Dip ha pure 20 anni circa. La sua famiglia è originaria di una zona vicino a Kolkata. Lavora in un baracchino dove prendo sempre il succo di limone e frappè di banana con le mie cene e colazioni. Guadagna anche lui una miseria e dorme sul bancone del negozio, che sta fuori di notte. Però almeno ha da mangiare. E sa scrivere il suo nome in Inglese e in Bengali.

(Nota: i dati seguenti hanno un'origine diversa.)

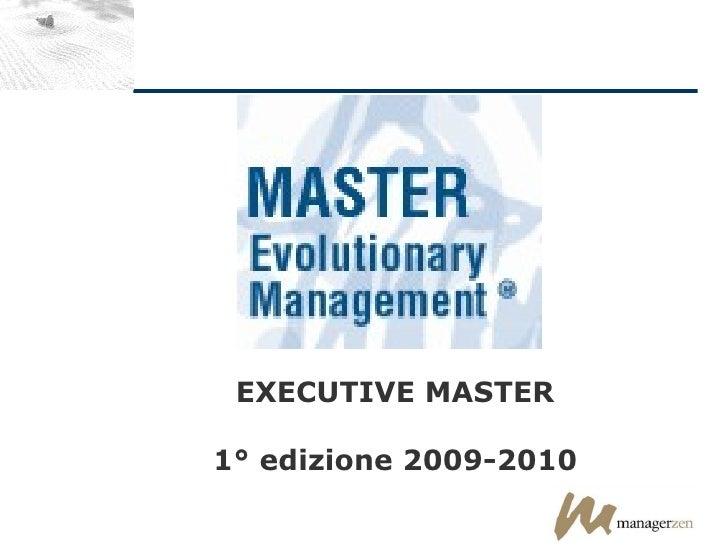 EXECUTIVE MASTER 1° edizione 2009-2010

Tanta altra gente non so. Ho come la sensazione che alcuni scelgano di vivere in strada perché è facile. Tanto non fa troppo freddo, si possono lavare ai rubinetti pubblici, e con le elemosine che raccolgono riescono anche ad aprirsi un conto in banca, senza fare tanta fatica, senza bisogno di lavorare. Mi dispiace però quando si portano i bambini con loro. I bambini non hanno scelta. Alcune famiglie sono in strada da generazioni. O forse mi sbaglio. Forse non lo fanno volentieri neanche loro. Di certo, io non li invidio comunque. Poi ci sono quelli che anche se volessero non possono lavorare perché hanno malformazioni fisiche e in India non c’è un sistema sociale o di prevenzione o qualsiasi cosa che aiuti le persone non autonome. Tantomeno ci sono strutture… come si dice? Wheelchair friendly, accessibili a disabili. Già è un problema andare in giro per la strada per uno in una sedia a rotelle (in realtà non ce ne sono molte, non se le possono permettere, di solito se non possono camminare sulle gambe si trascinano con le mani e braccia), lavorare sarebbe impossibile.

Non è una situazione facile, ma la gente comune non ci può fare niente, per questo credo ci convivano senza tanti pensieri.